Na trama, a atriz dará vida a Lola, uma mulher bonita e ambiciosa que sonha em ter sua própria clínica de estética. Ela então se envolve com um playboy que é herdeiro de uma poderosa família de cirurgiões plásticos e, ao ser confrontada por seu marido, decide matá-lo. Rocambolesca, a história ainda vai mostrar como a personagem convence sua empregada a assumir a autoria do crime.
Novos nomes do elenco devem ser anunciados em breve e as gravações dos cerca de 50 episódios estão marcadas para começar no segundo semestre. Provando a sinergia entre TV e streaming da qual “Segundas Intenções” deriva, uma atriz novata será escolhida para o projeto numa competição transmitida dentro do programa Faustão na Band.
A combinação entre Montes e Abreu ilustra bem a motivação por trás dessas telesséries. O primeiro, aos 30 anos, tem imensa popularidade entre os leitores jovens -fatia de público que nem Larissa Manoela tem conseguido atrair para as novelas- e escreveu a série de sucesso “Bom Dia, Verônica” para a Netflix.
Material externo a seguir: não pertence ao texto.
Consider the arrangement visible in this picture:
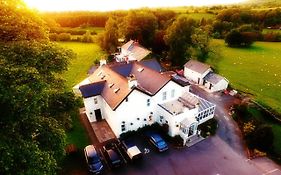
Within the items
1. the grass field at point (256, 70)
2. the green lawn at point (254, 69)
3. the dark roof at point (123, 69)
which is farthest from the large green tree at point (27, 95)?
the green lawn at point (254, 69)

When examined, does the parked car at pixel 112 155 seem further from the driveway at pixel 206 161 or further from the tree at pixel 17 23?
the tree at pixel 17 23

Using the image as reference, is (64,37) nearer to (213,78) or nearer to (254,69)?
(213,78)

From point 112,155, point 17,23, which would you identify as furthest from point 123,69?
point 17,23

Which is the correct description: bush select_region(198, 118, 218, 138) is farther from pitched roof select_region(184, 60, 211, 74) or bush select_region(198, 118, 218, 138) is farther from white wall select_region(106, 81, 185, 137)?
pitched roof select_region(184, 60, 211, 74)

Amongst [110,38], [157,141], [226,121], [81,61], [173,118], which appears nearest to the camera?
[157,141]

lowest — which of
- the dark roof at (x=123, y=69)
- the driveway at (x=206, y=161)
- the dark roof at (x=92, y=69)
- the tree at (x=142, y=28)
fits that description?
the driveway at (x=206, y=161)

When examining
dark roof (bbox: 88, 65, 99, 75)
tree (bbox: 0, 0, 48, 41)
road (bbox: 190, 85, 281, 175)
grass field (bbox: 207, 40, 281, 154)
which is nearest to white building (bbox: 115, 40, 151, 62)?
dark roof (bbox: 88, 65, 99, 75)

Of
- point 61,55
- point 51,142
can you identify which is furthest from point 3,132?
point 61,55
O segundo, aos 79, é um dos pais do estilo folhetinesco que conhecemos e grande conhecedor do público brasileiro.
“A visão jovem que ele traz para o projeto me encanta e a minha experiência permite que ousemos sem medo de errar”, diz Abreu sobre a parceria.
Mas a HBO Max não é a única a enxergar tanto esgotamento, quanto potencial nas novelas. A Netflix já anunciou que está trabalhando em projetos folhetinescos no Brasil, enquanto a Globo criou uma versão de “Verdades Secretas 2” para a televisão e outra para o Globoplay. O serviço também trabalha com João Emanuel Carneiro numa outra novela exclusiva para o streaming.
Nessa simbiose, “Segundas Intenções” deve preservar elementos importantes como o já citado melodrama, o número grande de capítulos, os ganchos, as viradas surpreendentes e a trilha sonora romântica. Já das séries, vai incorporar os personagens menos maniqueístas e mais aprofundados, um único núcleo principal e a agilidade da narrativa.
Também terá maior liberdade na hora de tratar de alguns temas, abordando, por exemplo, a violência e a sensualidade de maneira menos pudica.
Os dois temas serão onipresentes na telessérie, que tem uma história movimentada pela vingança. É prova de que Montes não renegou as raízes policialescas de seus livros. Em paralelo a “Segundas Intenções”, ele trabalha ainda na segunda temporada de “Bom Dia, Verônica” e num projeto para o Disney+, o que não o atrapalhou na hora de assinar um contrato de primeira mão, de três anos, com a HBO Max. Novas séries virão em breve, mas novos livros também estão nos planos, diz ele.